What you have to do :: Please reproduce each line of the data below word for word, leaving out the pictures.

Excerpted data ::

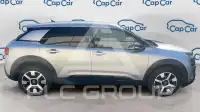 2019 Citroen C4
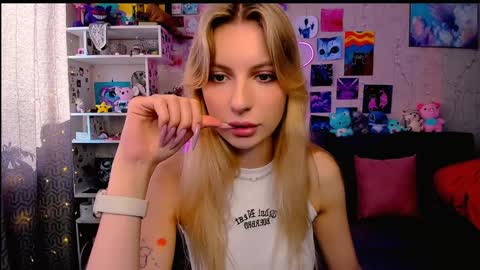 Snapshot of maria_hunt chatting on February 2025 06:46:01 AM Maria online show from February 2025 06:46:01 AM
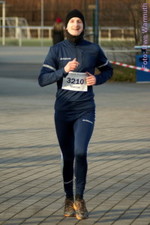 49. Bautzener Silvesterlauf (Start und Ziel)
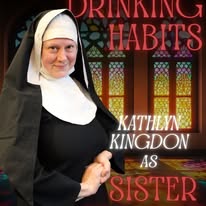 Kathlyn Kingdon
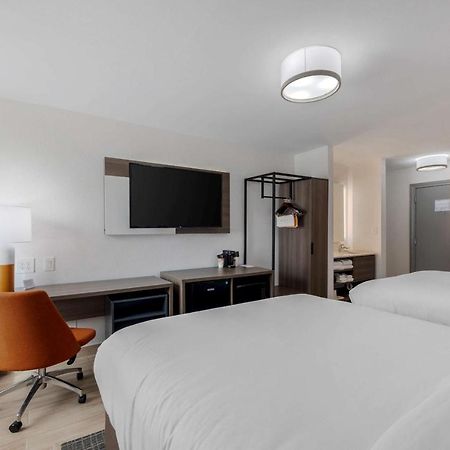 Comfort Inn Саут Падре Алънд Екстериор снимка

Solved exercise ::
 2019 Citroen C4
 Snapshot of maria_hunt chatting on February 2025 06:46:01 AM Maria online show from February 2025 06:46:01 AM
 49. Bautzener Silvesterlauf (Start und Ziel)
 Kathlyn Kingdon
 Comfort Inn Саут Падре Алънд Екстериор снимка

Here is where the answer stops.